Cryptographer and legal expert Nick Szabo charted a historical course to today's Ethereum smart contracts which can substitute and army of lawyers, accountants and policemen. His keynote speech at DevCon1, History Of The Blockchain, drew upon an eclectic range of source material including the novelist Ann Rynd, economist Friedrich Hayek, sealable police evidence bags and Aztec gold.
The overarching theme was security: how this has been deployed at physical and virtual bottlenecks and the shift to decentralised models like secure cryptocurrencies, leading to the enabling of automated smart contracts.
Szabo began with a mention of Ayn Rand – "I've never actually finished one of her books" – and Hayek, who were both "big political and philosophical inspirations to the cypherpunk movement".
Rand's philosophical system Objectivism supports autonomous institutions albeit based on some questionable ethics; the 2008 financial crash spurred interest in her work. Hayek's studies in classical liberalism delved into "the basic protocol layer underlying society – property and contracts" and how these are secured.
Szobo said radio broadcasting and railways are good examples of historically very centralised systems. The vulnerability of such systems was clearly shown when the Communists took over in Russia; they only had to gain control of some newspapers and the railways.
In the history of physical wealth, he pointed to the Aztecs, whose gold was looted by the Spanish, who then battled with Francis Drake and English piracy for it. Jumping ahead to the Second World War, German U-Boats sunk British ships, preventing the transport of gold and the causing the collapse of the Gold Standard.
In the present day, Szabo said the cypherpunk approach has been to "protect yourself with cryptography – that can be your shield.

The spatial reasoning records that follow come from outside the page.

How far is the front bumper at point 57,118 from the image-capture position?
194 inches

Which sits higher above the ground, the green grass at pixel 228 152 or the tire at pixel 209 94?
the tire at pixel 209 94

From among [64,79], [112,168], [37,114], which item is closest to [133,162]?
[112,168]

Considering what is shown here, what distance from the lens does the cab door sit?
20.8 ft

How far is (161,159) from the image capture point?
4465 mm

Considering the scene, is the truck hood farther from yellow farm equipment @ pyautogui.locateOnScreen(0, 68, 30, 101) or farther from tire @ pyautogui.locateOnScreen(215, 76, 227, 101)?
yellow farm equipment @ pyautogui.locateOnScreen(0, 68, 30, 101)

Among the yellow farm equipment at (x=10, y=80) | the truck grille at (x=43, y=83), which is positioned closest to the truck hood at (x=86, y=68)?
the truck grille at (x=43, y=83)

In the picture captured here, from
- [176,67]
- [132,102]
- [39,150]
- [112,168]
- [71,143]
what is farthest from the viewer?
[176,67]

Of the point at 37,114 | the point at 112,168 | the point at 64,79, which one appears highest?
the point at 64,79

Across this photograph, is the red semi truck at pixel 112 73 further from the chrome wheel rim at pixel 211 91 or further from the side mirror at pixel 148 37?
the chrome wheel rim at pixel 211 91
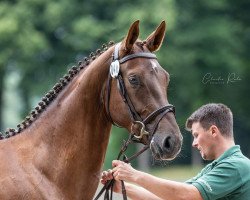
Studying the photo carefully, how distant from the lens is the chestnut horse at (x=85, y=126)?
15.6 feet

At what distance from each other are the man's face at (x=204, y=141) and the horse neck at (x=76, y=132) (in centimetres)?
61

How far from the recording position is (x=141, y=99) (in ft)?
16.1

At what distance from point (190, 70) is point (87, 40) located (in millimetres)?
4087

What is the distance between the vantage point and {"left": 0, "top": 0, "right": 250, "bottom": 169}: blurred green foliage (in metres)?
23.2

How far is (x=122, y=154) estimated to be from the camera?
5129mm

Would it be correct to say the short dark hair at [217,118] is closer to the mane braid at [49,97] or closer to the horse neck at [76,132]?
the horse neck at [76,132]

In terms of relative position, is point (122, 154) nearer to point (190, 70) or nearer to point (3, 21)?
point (3, 21)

He said: "Try to secure as much as possible. With original cryptography you are just trying to secure one narrow thing - say communications and you are trying to secure it from a third party. But you can't secure it from the party you are talking to if they forward your email; it doesn't matter how well your email is encrypted. So traditional encryption is trying to solve one narrow problem."
Szabo touched on ecash conceived by David Chaum as anonymous electronic money using cryptography, as he charted the path to crypto today and systems like Ethereum. He said: "So David Chaum tried to make the transfer of money private and he solved the privacy problem but what he didn't solve was the centralisation problem. And so there was a bunch of digital cash startups but they either failed or they became centralised like PayPal."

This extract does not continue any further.